Dataset records
— START —

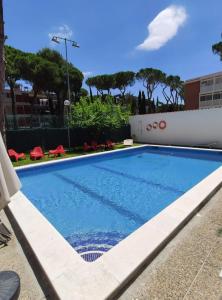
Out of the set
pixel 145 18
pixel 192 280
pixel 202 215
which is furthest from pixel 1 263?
pixel 145 18

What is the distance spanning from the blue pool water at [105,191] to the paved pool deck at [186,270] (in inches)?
51.7

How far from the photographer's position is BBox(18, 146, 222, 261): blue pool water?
454 cm

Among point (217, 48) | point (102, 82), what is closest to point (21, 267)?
point (217, 48)

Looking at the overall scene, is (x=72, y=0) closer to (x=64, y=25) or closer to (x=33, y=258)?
(x=64, y=25)

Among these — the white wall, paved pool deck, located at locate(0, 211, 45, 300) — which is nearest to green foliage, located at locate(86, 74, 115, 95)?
the white wall

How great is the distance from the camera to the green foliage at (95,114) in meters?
14.0

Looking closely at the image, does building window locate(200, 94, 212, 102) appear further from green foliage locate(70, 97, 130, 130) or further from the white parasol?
the white parasol

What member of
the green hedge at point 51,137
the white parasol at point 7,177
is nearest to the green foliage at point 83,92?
the green hedge at point 51,137

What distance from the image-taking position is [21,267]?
8.82 feet

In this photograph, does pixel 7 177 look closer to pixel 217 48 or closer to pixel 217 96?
pixel 217 48

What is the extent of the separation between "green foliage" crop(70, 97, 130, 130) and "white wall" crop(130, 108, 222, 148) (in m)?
3.52

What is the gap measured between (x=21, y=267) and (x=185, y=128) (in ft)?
47.7

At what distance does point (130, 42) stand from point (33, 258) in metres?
22.2

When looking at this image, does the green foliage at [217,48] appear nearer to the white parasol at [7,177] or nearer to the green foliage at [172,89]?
the green foliage at [172,89]
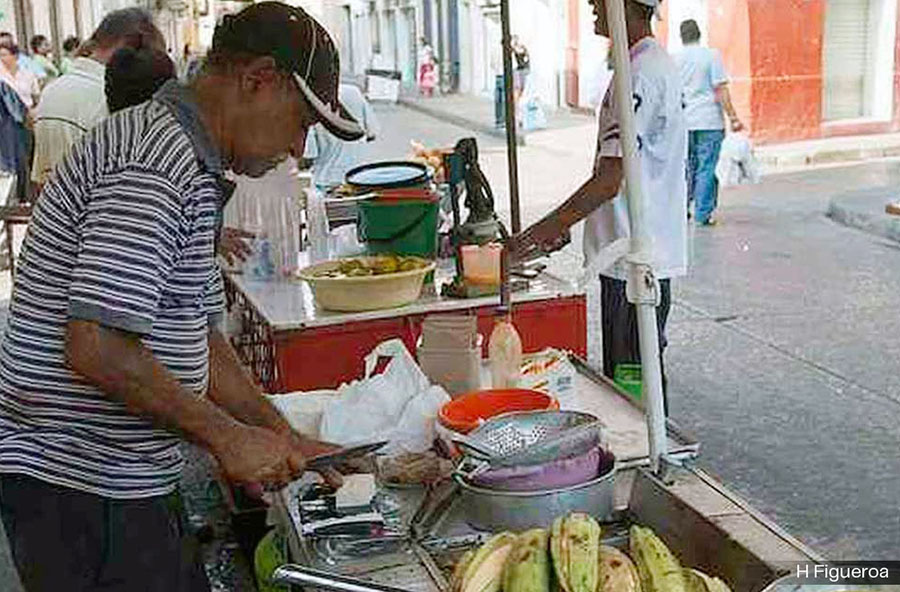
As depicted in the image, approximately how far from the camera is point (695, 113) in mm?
9672

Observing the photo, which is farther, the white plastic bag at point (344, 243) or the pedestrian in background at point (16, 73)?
the pedestrian in background at point (16, 73)

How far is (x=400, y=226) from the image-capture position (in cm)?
391

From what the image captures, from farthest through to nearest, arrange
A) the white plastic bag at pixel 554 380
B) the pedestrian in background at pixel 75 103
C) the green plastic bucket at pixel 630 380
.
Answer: the pedestrian in background at pixel 75 103 < the green plastic bucket at pixel 630 380 < the white plastic bag at pixel 554 380

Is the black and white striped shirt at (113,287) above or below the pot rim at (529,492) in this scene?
above

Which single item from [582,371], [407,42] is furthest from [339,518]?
[407,42]

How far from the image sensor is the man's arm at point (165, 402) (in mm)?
1647

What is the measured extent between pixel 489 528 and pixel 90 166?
2.86 ft

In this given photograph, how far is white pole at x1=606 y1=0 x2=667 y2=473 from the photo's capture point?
1991 mm

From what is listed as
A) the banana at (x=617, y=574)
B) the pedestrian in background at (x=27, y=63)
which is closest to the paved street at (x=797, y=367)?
the banana at (x=617, y=574)

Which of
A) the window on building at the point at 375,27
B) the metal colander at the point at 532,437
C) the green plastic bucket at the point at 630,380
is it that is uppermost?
the window on building at the point at 375,27

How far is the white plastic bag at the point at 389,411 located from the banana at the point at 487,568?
0.69m

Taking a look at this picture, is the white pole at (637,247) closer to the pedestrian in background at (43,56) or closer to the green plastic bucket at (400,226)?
the green plastic bucket at (400,226)

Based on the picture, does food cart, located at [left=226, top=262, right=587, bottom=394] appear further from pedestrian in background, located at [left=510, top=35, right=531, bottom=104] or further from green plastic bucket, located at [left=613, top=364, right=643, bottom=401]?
pedestrian in background, located at [left=510, top=35, right=531, bottom=104]

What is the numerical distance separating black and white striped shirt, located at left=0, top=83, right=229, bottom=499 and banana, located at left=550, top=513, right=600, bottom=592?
2.03 feet
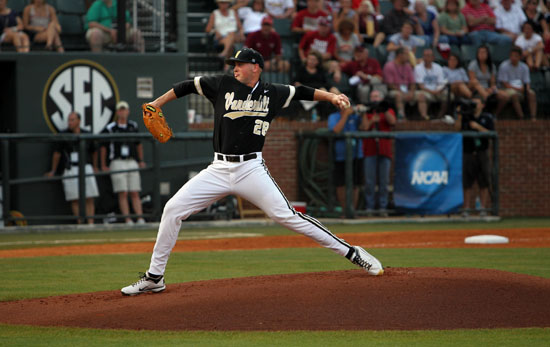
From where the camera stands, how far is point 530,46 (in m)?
19.9

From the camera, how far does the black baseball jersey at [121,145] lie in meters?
15.7

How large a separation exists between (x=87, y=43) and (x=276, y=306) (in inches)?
456

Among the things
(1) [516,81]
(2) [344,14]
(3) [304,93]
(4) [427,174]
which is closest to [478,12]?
(1) [516,81]

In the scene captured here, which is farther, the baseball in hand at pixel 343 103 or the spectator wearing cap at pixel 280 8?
the spectator wearing cap at pixel 280 8

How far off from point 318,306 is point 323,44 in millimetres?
12053

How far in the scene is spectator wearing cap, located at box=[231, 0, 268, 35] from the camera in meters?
18.4

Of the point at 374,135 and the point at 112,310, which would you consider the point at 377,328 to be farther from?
the point at 374,135

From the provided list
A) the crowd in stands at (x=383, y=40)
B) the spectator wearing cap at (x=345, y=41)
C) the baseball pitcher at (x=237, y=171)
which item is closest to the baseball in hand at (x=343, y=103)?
the baseball pitcher at (x=237, y=171)

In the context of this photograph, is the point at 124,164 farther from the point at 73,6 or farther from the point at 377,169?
the point at 377,169

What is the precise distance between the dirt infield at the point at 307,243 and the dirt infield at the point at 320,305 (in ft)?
14.7

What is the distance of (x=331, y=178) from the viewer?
17.1 metres

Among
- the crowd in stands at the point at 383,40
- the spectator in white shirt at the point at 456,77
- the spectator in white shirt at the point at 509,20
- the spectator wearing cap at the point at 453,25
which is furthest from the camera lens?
the spectator in white shirt at the point at 509,20

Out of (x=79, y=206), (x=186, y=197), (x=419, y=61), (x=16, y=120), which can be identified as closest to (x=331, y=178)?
(x=419, y=61)

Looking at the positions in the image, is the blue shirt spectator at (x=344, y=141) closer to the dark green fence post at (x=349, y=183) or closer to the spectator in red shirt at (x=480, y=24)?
the dark green fence post at (x=349, y=183)
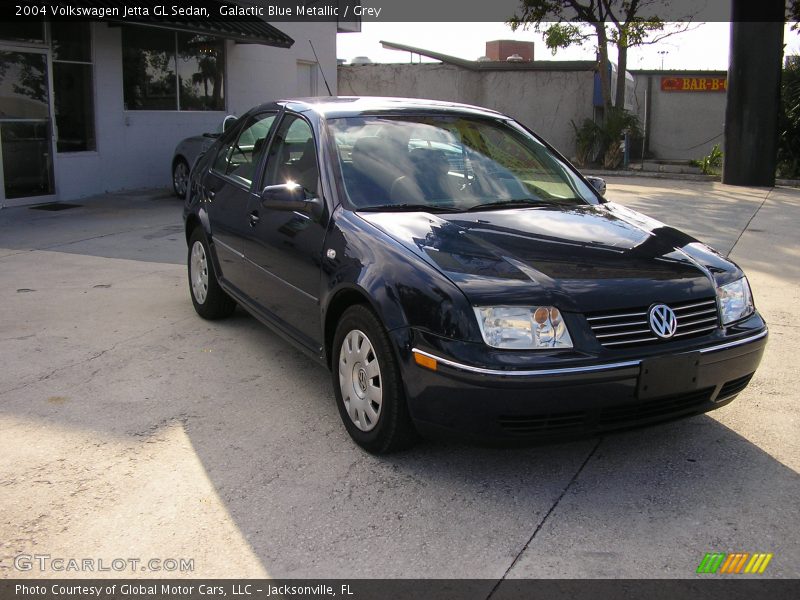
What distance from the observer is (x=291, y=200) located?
439 centimetres

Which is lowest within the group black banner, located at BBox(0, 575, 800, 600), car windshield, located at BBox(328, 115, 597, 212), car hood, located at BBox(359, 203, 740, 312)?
black banner, located at BBox(0, 575, 800, 600)

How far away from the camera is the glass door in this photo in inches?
464

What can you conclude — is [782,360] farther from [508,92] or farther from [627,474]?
[508,92]

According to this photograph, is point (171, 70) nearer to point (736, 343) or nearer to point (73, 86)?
point (73, 86)

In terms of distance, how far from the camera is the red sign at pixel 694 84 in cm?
2316

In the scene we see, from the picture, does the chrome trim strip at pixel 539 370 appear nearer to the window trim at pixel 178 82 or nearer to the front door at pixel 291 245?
the front door at pixel 291 245

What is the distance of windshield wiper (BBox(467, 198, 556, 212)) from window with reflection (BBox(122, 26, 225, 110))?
11.0 meters

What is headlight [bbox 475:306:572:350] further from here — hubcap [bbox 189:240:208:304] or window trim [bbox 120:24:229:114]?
window trim [bbox 120:24:229:114]

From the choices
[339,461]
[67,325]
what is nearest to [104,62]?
[67,325]

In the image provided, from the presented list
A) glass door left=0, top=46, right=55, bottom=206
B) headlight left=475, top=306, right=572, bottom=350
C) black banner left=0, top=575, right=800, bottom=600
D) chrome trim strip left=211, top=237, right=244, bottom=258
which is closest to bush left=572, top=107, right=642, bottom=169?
glass door left=0, top=46, right=55, bottom=206

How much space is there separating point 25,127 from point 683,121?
17910 mm

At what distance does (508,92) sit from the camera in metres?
23.6

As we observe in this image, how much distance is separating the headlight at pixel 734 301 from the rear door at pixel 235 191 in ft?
9.10

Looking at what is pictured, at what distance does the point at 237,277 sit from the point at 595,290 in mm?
2748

— END —

> [Request]:
Update the listing above by replacing "photographer's position" with "camera's position" and keeping all other text unchanged. Leave the picture markers out of the output.

> [Task solution]:
Out of the set
pixel 145 18
pixel 192 280
pixel 202 215
which is furthest from pixel 1 263?
pixel 145 18

What is the distance spanning from the blue pool water at [105,191] to the paved pool deck at [186,270] (in inches)?
51.7

How far from the camera's position is BBox(18, 146, 222, 261): blue pool water?
454 cm

Among point (217, 48) | point (102, 82), what is closest to point (21, 267)?
point (217, 48)

Looking at the overall scene, is (x=72, y=0) closer to (x=64, y=25) or closer to (x=33, y=258)?
(x=64, y=25)

Among these — the white wall, paved pool deck, located at locate(0, 211, 45, 300) — which is nearest to green foliage, located at locate(86, 74, 115, 95)?
the white wall

How great is the distance from the camera to the green foliage at (95,114) in meters?
14.0

Looking closely at the image, does building window locate(200, 94, 212, 102) appear further from green foliage locate(70, 97, 130, 130) or further from the white parasol?
the white parasol

What member of
the green hedge at point 51,137
the white parasol at point 7,177
is nearest to the green foliage at point 83,92?
the green hedge at point 51,137

What distance from the image-taking position is [21,267]?
8.82 feet

In this photograph, does pixel 7 177 look closer to pixel 217 48 or closer to pixel 217 96?
pixel 217 48

What is the extent of the separation between "green foliage" crop(70, 97, 130, 130) and "white wall" crop(130, 108, 222, 148) (in m)?
3.52

What is the gap measured between (x=21, y=267) and (x=185, y=128) (in ft)?
47.7

At what distance does point (130, 42) stand from point (33, 258) in metres?
22.2

When looking at this image, does the green foliage at [217,48] appear nearer to the white parasol at [7,177] or nearer to the green foliage at [172,89]?
the green foliage at [172,89]
As depicted in the image, approximately how far from the camera is point (695, 113) in mm?
9672

Observing the photo, which is farther, the white plastic bag at point (344, 243) or the pedestrian in background at point (16, 73)?
the pedestrian in background at point (16, 73)

How far is (x=400, y=226) from the image-capture position (in cm)?
391

From what the image captures, from farthest through to nearest, arrange
A) the white plastic bag at pixel 554 380
B) the pedestrian in background at pixel 75 103
C) the green plastic bucket at pixel 630 380
.
Answer: the pedestrian in background at pixel 75 103 < the green plastic bucket at pixel 630 380 < the white plastic bag at pixel 554 380

Is the black and white striped shirt at (113,287) above or below the pot rim at (529,492) in this scene?
above

Which single item from [582,371], [407,42] is furthest from [339,518]?
[407,42]

How far from the image sensor is the man's arm at point (165, 402) (in mm)?
1647

What is the measured extent between pixel 489 528 and pixel 90 166?
2.86 ft

In this given photograph, how far is white pole at x1=606 y1=0 x2=667 y2=473 from the photo's capture point?
1991 mm

From what is listed as
A) the banana at (x=617, y=574)
B) the pedestrian in background at (x=27, y=63)
which is closest to the paved street at (x=797, y=367)?
the banana at (x=617, y=574)

Which of
A) the window on building at the point at 375,27
B) the metal colander at the point at 532,437
C) the green plastic bucket at the point at 630,380
is it that is uppermost?
the window on building at the point at 375,27

How far is the white plastic bag at the point at 389,411 located from the banana at the point at 487,568?
0.69m

Taking a look at this picture, is the white pole at (637,247) closer to the pedestrian in background at (43,56) or closer to the green plastic bucket at (400,226)?
the green plastic bucket at (400,226)

Based on the picture, does food cart, located at [left=226, top=262, right=587, bottom=394] appear further from pedestrian in background, located at [left=510, top=35, right=531, bottom=104] or further from green plastic bucket, located at [left=613, top=364, right=643, bottom=401]?
pedestrian in background, located at [left=510, top=35, right=531, bottom=104]

What is the numerical distance separating black and white striped shirt, located at left=0, top=83, right=229, bottom=499 and banana, located at left=550, top=513, right=600, bottom=592?
2.03 feet
From where the camera stands, how far is point 530,46 (in m)?
19.9

From the camera, how far does the black baseball jersey at [121,145] lie in meters?
15.7

How large a separation exists between (x=87, y=43) and (x=276, y=306) (in inches)?
456

Among the things
(1) [516,81]
(2) [344,14]
(3) [304,93]
(4) [427,174]
which is closest to [478,12]?
(1) [516,81]

In the scene captured here, which is farther, the baseball in hand at pixel 343 103 or the spectator wearing cap at pixel 280 8?
the spectator wearing cap at pixel 280 8

How far off from point 318,306 is point 323,44 in millimetres?
12053

How far in the scene is spectator wearing cap, located at box=[231, 0, 268, 35] from the camera in meters?
18.4

Of the point at 374,135 and the point at 112,310, which would you consider the point at 377,328 to be farther from?
the point at 374,135

From the provided list
A) the crowd in stands at (x=383, y=40)
B) the spectator wearing cap at (x=345, y=41)
C) the baseball pitcher at (x=237, y=171)
which item is closest to the baseball in hand at (x=343, y=103)?
the baseball pitcher at (x=237, y=171)

In the context of this photograph, is the point at 124,164 farther from the point at 73,6 or farther from the point at 377,169?
the point at 377,169

What is the precise distance between the dirt infield at the point at 307,243 and the dirt infield at the point at 320,305 (in ft)?
14.7

What is the distance of (x=331, y=178) from the viewer?
17.1 metres

Among
- the crowd in stands at the point at 383,40
- the spectator in white shirt at the point at 456,77
- the spectator in white shirt at the point at 509,20
- the spectator wearing cap at the point at 453,25
which is furthest from the camera lens?
the spectator in white shirt at the point at 509,20

Out of (x=79, y=206), (x=186, y=197), (x=419, y=61), (x=16, y=120), which can be identified as closest to (x=331, y=178)?
(x=419, y=61)

Looking at the positions in the image, is the blue shirt spectator at (x=344, y=141) closer to the dark green fence post at (x=349, y=183) or closer to the spectator in red shirt at (x=480, y=24)?
the dark green fence post at (x=349, y=183)
What distance from the observer is (x=291, y=200) located?
439 centimetres

Which is lowest within the group black banner, located at BBox(0, 575, 800, 600), car windshield, located at BBox(328, 115, 597, 212), car hood, located at BBox(359, 203, 740, 312)?
black banner, located at BBox(0, 575, 800, 600)

How far away from the camera is the glass door in this photo in inches?
464

What can you conclude — is [782,360] farther from [508,92] or farther from [627,474]?
[508,92]

According to this photograph, is point (171, 70) nearer to point (736, 343) or nearer to point (73, 86)?
point (73, 86)

In terms of distance, how far from the camera is the red sign at pixel 694 84 in cm?
2316

In the scene we see, from the picture, does the chrome trim strip at pixel 539 370 appear nearer to the window trim at pixel 178 82 or nearer to the front door at pixel 291 245?
the front door at pixel 291 245

What is the distance of windshield wiper (BBox(467, 198, 556, 212)) from window with reflection (BBox(122, 26, 225, 110))?
11.0 meters

What is headlight [bbox 475:306:572:350] further from here — hubcap [bbox 189:240:208:304] or window trim [bbox 120:24:229:114]?
window trim [bbox 120:24:229:114]

From the choices
[339,461]
[67,325]
what is nearest to [104,62]?
[67,325]

In the image provided, from the presented list
A) glass door left=0, top=46, right=55, bottom=206
B) headlight left=475, top=306, right=572, bottom=350
C) black banner left=0, top=575, right=800, bottom=600
D) chrome trim strip left=211, top=237, right=244, bottom=258
which is closest to bush left=572, top=107, right=642, bottom=169?
glass door left=0, top=46, right=55, bottom=206

How much space is there separating point 25,127 from point 683,121?
17910 mm

At what distance does (508,92) sit from the camera in metres?
23.6

As we observe in this image, how much distance is separating the headlight at pixel 734 301 from the rear door at pixel 235 191 in ft?
9.10

Looking at what is pictured, at what distance does the point at 237,277 sit from the point at 595,290 in mm?
2748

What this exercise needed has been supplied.